## SUPPLIED RECORDS

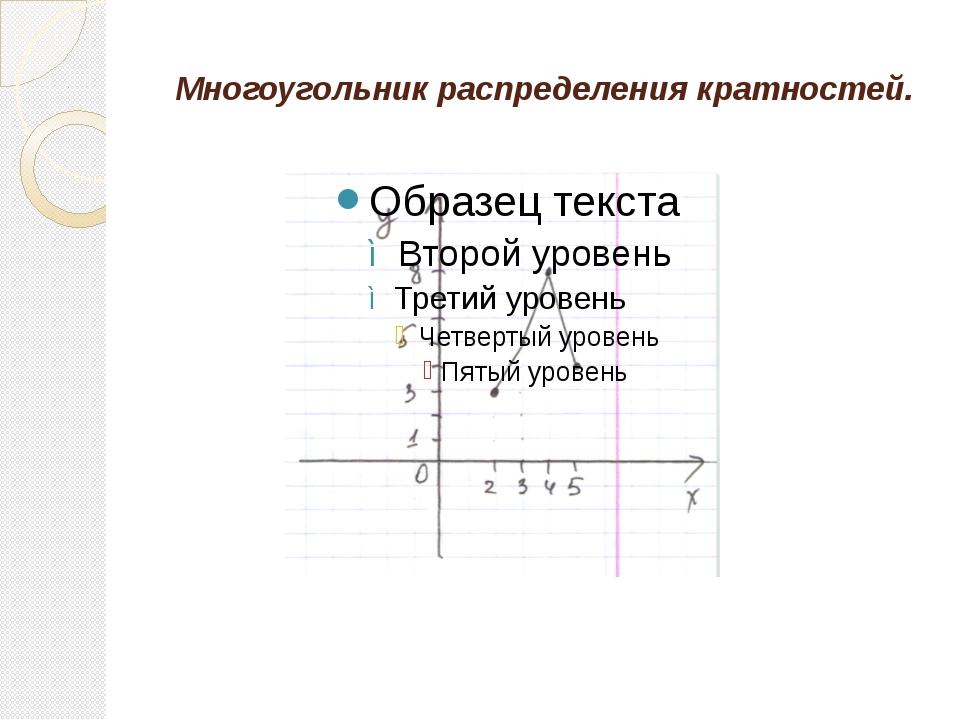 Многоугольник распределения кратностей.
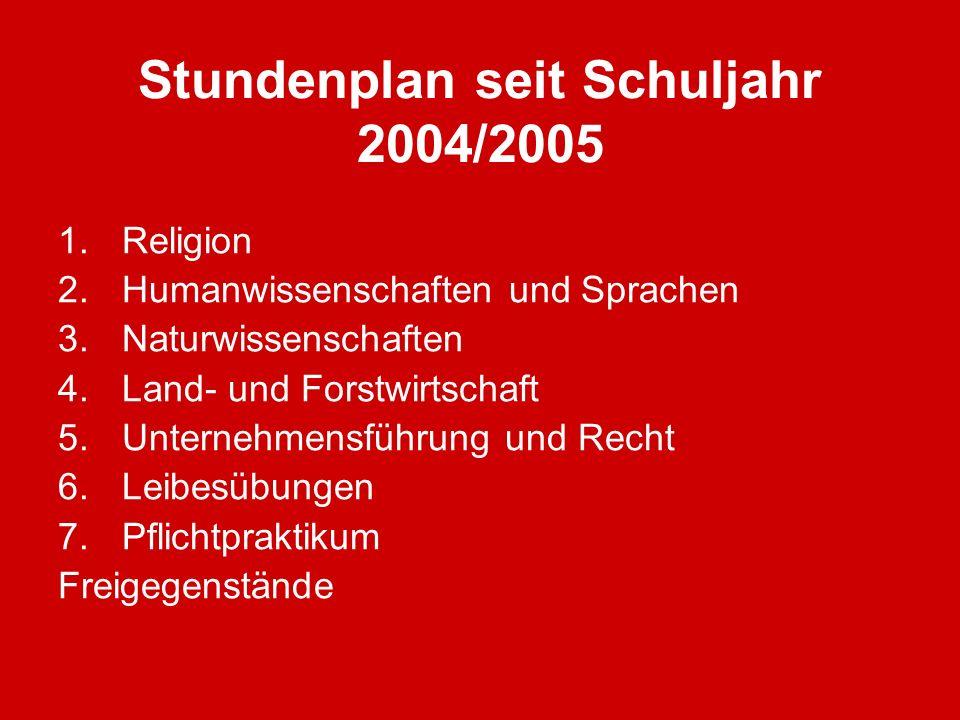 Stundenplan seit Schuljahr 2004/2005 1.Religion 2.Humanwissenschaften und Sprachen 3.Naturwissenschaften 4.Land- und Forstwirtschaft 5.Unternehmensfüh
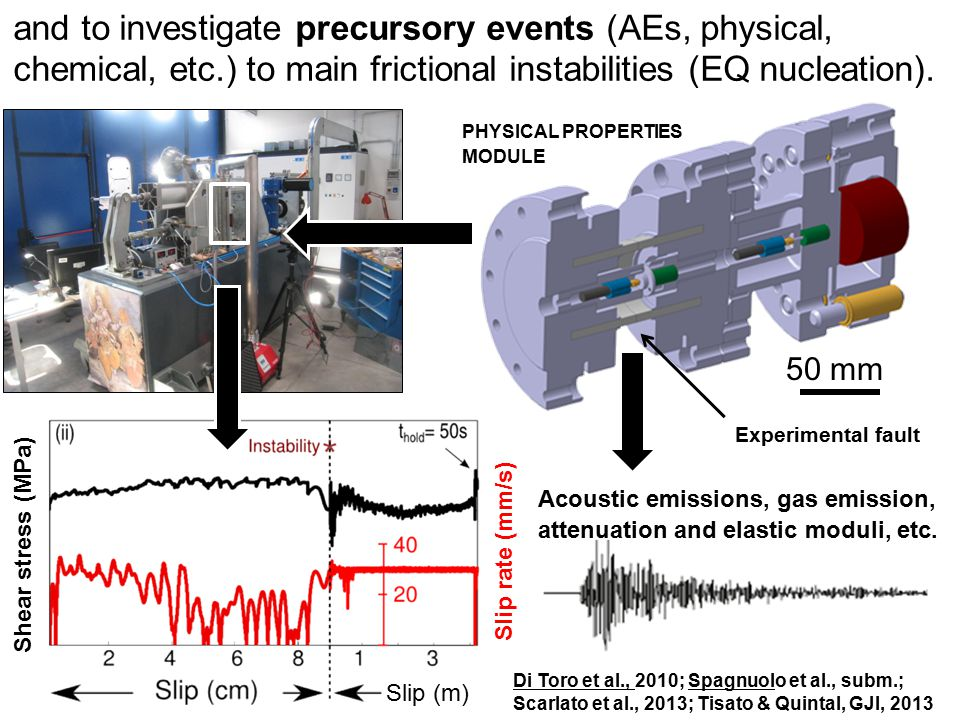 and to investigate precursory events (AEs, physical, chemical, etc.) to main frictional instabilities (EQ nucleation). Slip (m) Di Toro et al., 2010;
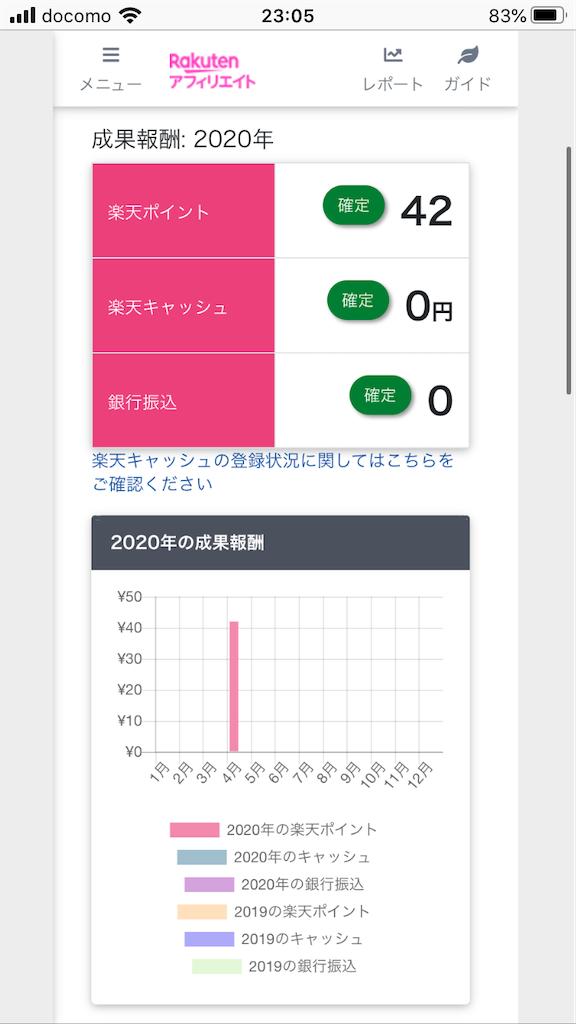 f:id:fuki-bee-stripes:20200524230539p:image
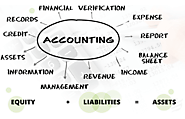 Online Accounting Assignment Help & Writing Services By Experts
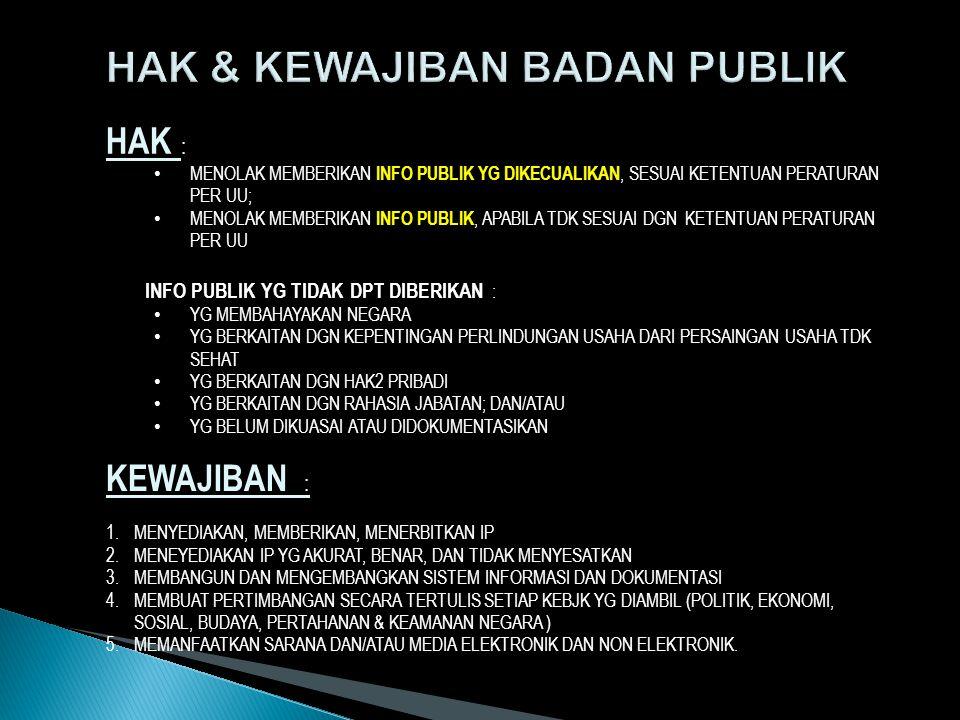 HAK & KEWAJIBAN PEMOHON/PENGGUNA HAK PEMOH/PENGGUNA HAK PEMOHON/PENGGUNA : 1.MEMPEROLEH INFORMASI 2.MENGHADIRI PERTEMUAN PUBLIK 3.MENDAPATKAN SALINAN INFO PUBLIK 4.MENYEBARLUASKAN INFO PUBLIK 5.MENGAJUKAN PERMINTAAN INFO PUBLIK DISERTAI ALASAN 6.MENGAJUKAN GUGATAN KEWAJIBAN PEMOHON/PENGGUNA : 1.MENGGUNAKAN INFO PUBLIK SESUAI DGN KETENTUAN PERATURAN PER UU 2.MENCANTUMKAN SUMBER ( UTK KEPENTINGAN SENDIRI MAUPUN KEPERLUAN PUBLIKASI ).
...
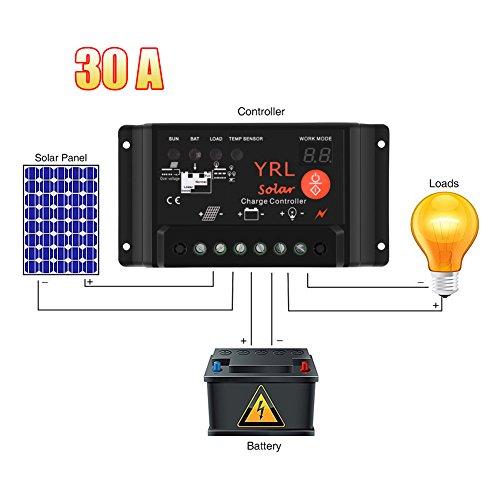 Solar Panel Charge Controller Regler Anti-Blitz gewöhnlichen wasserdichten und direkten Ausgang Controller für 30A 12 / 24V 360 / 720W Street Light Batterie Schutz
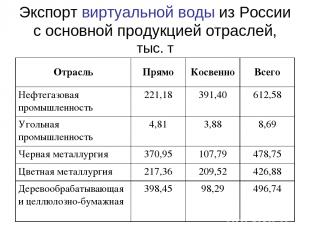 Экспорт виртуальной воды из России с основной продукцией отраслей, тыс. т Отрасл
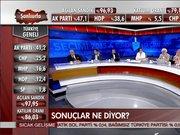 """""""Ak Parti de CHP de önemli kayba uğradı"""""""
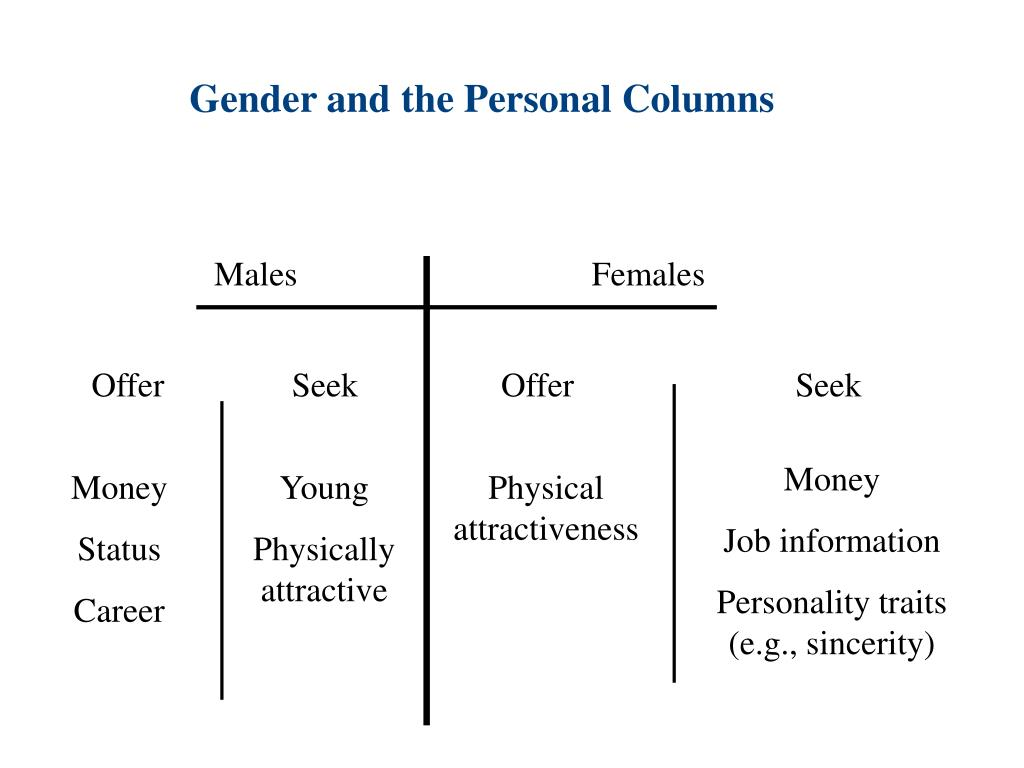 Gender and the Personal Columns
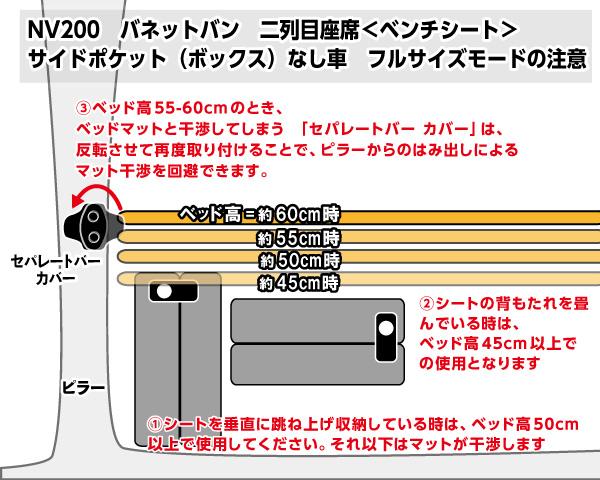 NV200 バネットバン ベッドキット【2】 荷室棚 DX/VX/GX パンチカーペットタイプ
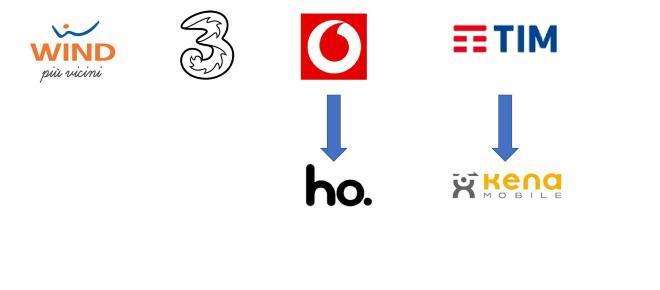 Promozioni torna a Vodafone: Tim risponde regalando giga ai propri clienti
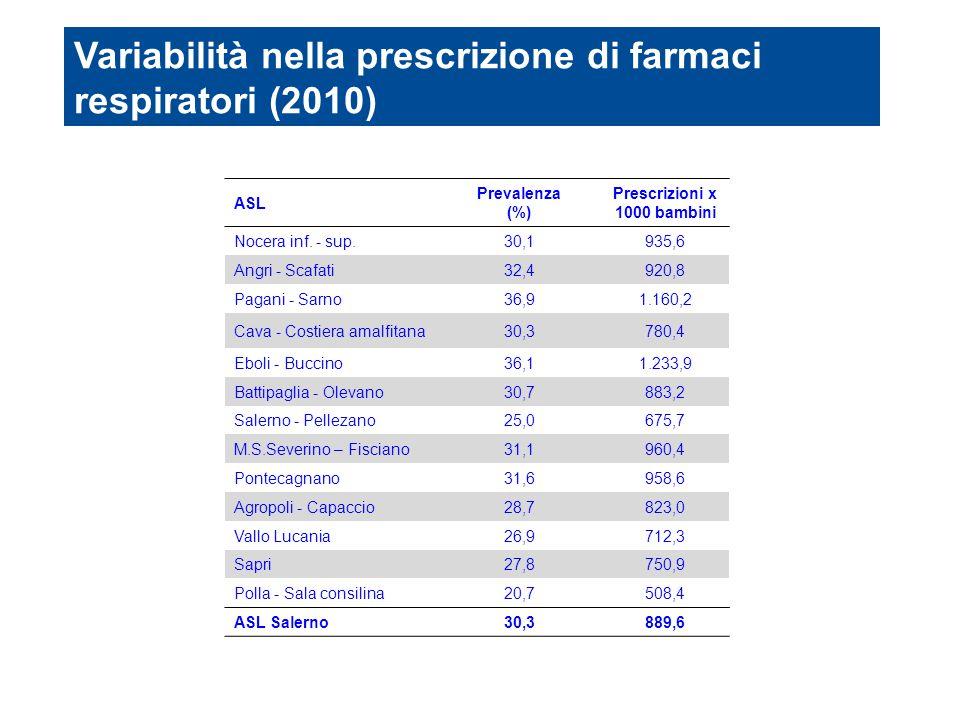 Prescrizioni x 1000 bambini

## INSTRUCTIONS TO FOLLOW
All lines above from the one containing "Многоугольник распределения кратностей." up to and including the one containing "Online Accounting Assignment" are to be set down exactly, and nothing else. Leave images out.

## ANSWER
 Многоугольник распределения кратностей.
 Stundenplan seit Schuljahr 2004/2005 1.Religion 2.Humanwissenschaften und Sprachen 3.Naturwissenschaften 4.Land- und Forstwirtschaft 5.Unternehmensfüh
 and to investigate precursory events (AEs, physical, chemical, etc.) to main frictional instabilities (EQ nucleation). Slip (m) Di Toro et al., 2010;
 f:id:fuki-bee-stripes:20200524230539p:image
 Online Accounting Assignment Help & Writing Services By Experts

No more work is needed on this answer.